=== Problem to work on ===
Count how many lines of the material contain the string "nearer". Reply with the number alone.
═════ Stored data
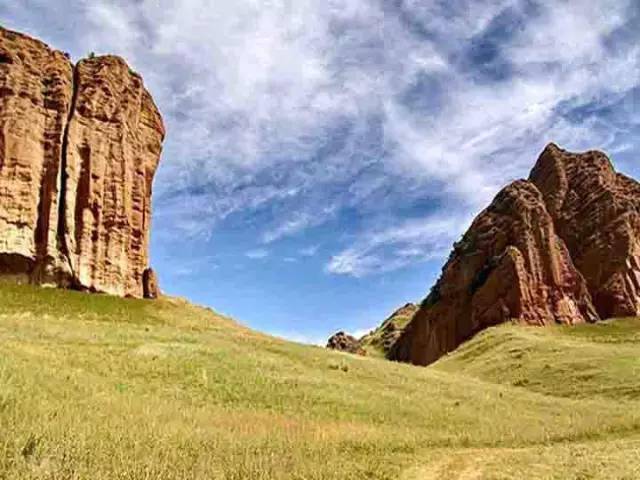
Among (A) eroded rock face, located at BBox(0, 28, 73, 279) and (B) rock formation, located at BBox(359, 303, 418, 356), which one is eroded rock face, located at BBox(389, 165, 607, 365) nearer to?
(B) rock formation, located at BBox(359, 303, 418, 356)

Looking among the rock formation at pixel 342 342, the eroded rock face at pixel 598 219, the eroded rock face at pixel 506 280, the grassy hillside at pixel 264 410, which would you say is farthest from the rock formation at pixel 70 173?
the rock formation at pixel 342 342

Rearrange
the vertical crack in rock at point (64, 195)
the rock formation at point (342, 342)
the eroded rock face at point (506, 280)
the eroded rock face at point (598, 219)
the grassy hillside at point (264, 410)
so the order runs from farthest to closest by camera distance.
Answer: the rock formation at point (342, 342) < the eroded rock face at point (598, 219) < the eroded rock face at point (506, 280) < the vertical crack in rock at point (64, 195) < the grassy hillside at point (264, 410)

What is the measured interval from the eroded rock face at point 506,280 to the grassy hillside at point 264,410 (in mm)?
26625

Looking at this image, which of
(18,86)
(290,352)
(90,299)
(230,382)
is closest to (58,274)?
(90,299)

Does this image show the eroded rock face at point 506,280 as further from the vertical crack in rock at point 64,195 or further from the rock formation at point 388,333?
the vertical crack in rock at point 64,195

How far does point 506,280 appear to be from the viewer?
80.6m

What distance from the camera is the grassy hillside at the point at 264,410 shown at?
37.3 feet

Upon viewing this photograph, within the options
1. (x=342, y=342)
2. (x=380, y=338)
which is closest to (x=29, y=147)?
(x=380, y=338)

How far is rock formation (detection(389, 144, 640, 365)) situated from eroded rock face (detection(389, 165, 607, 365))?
0.47 ft

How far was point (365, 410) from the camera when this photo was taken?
25250mm

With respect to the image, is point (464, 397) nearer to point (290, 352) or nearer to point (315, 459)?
point (290, 352)

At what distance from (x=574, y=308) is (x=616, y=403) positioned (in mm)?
46992

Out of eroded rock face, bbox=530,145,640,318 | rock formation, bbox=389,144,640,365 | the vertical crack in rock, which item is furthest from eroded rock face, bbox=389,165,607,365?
the vertical crack in rock

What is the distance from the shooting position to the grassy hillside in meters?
11.4
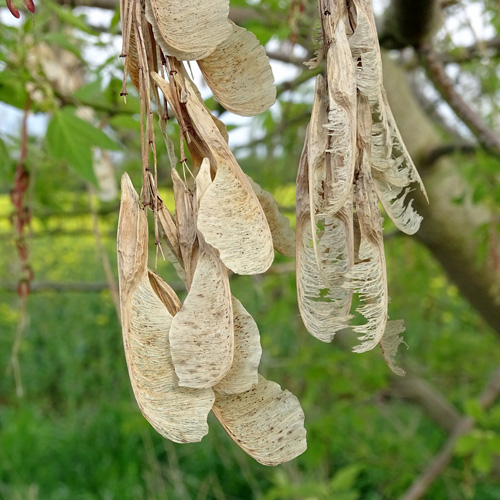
══════════
=== Task response ===
2